Die Empfehlung zu diesem Buch entstammt dem Podcast des Radiosenders BR3, den ich sehr schätze. Immer wenn es um (klassische) Musik geht, werde ich gleich angefixt. Der Karl Rauch Verlag hat dieses Buch wunderschön gestaltet: der Einband in lindgrüner Crashoptik mit Klaviertasten auf dem Cover, wollweißes Vorsatzpapier mit passendem Lesebändchen – ein Hingucker!

Das Buch ist in drei mehr oder weniger selbstständige Teile aufgeteilt, wie die Sätze eines Klavierkonzerts auch. Im ersten Teil lernen wir Namensgeberin Jet Ende der 50er Jahre kennen. Sie entstammt der streng katholischen Familie Hamelink und studiert Klavier am Konservatorium. Die Musik bringt sie mit dem jüdischen Cellisten Zev zusammen. Die beiden müssen ihre Liebe allerdings vor den strengen Eltern geheim halten. Nach einem leidenschaftlichen Nachmittag wird Jet schwanger. Die Eltern lösen das Problem, indem Jet in ein Kloster gebracht und dort von dem Kind entbunden wird. Die Liebenden versuchen zwar, schriftlich im Kontakt zu bleiben, werden letztlich aber doch getrennt, was eine lebenslange Wunde hinterlässt. Es gelingt Jet ein neues Leben zu beginnen, am Ende hat die Heimlichkeit allerdings dramatische Folgen.

◆ ◆ ◆ ◆ ◆ ◆ ◆

§ ARBEITSAUFTRAG A
Welches Instrument spielt Zev laut der Buchbesprechung?
§ ARBEITSAUFTRAG B
Nenne alle Merkmale der äußeren Gestaltung des Buches, die in der Buchbesprechung beschrieben werden.

§ VORLIEGENDES MATERIAL
◆ ◆ ◆ ◆ ◆ ◆ ◆

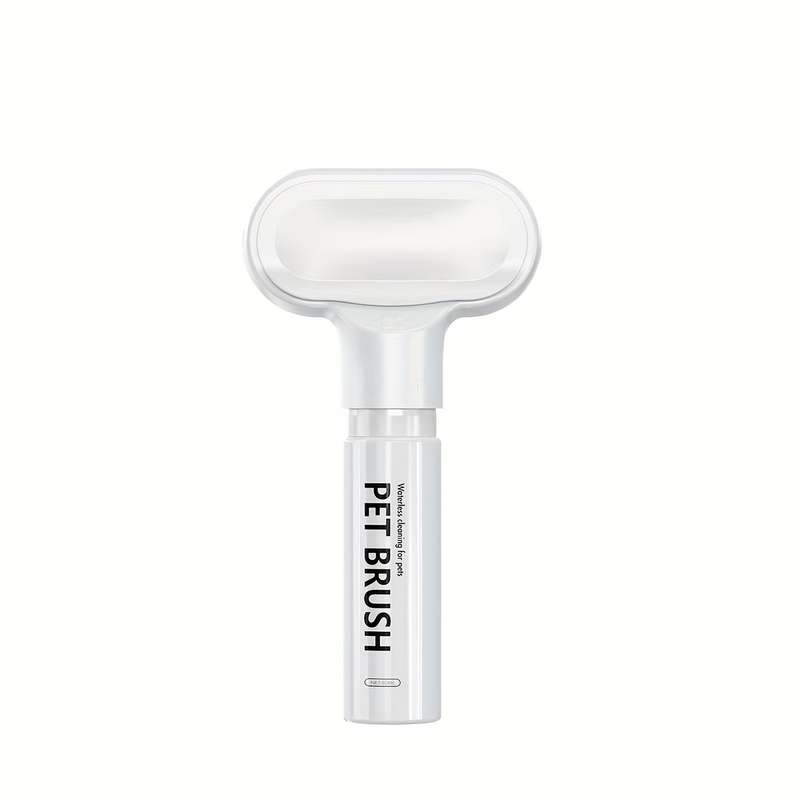 1pc White Pet Comb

◆ ◆ ◆ ◆ ◆ ◆ ◆

§ ANTWORT A
Cello.

§ ANTWORT B
- Einband in lindgrüner Crashoptik
- Klaviertasten auf dem Cover
- wollweißes Vorsatzpapier
- passendes Lesebändchen